These days, tracking all sorts of parts of our lives on all sorts of technology is just a fact of life. I’m never opposed to learning more about myself, but I find some forms of tracking technology enable bad habits in me.
For example, my phone has a compulsory step tracker. You can literally not shut it off. You can hide it, but it’s always there. And for someone like me, step tracking can lead to a bit of an obsession. If I’m not careful, I’ll check it every 15 minutes. It’s distracting, and it’s just not healthy for me.
My phone also has a built in food tracker, which is frustrating because it just tempts me so much to use. Again, I know these tools are useful for some people, but they are really not helpful for me. I would be better off if I could delete this app from my phone, but it is impossible to do. So instead I have to use some of my limited will-power every day to not open the app.
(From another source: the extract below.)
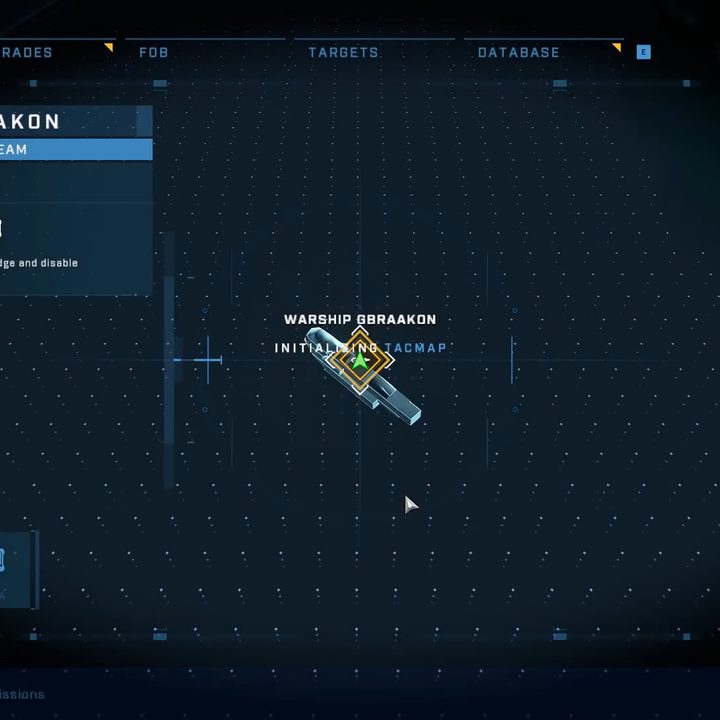 A map of a warship.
I wish tech culture understood that not everyone will benefit from this kind of tracking. I totally understand providing it, but it makes no sense for people not to be able to remove it if it is not for them. Step and food tracking are not a requirement on my phone, and I feel that it being an un-delete-able app adds to the prevalent culture of activity and health as a requirement, not a choice.
On the other hand, I do use my phone’s built in activity tracker to do a jogging program and to track my push up challenges. So I suppose I contradict myself a bit. I think what I want the most is control over what about me is counted and pushed. And that is a bit of a bigger issue than health behavior tracking.
If you’re interested in a more scientific look at compulsory health behavior tracking culture, I highly recommend the article “Compulsory Quantified Self” from the Eating Disorder Institute‘s blog. It’s well-researched and stated, and goes into studies about self-tracking devices and how they affect people’s mental states and their physical health.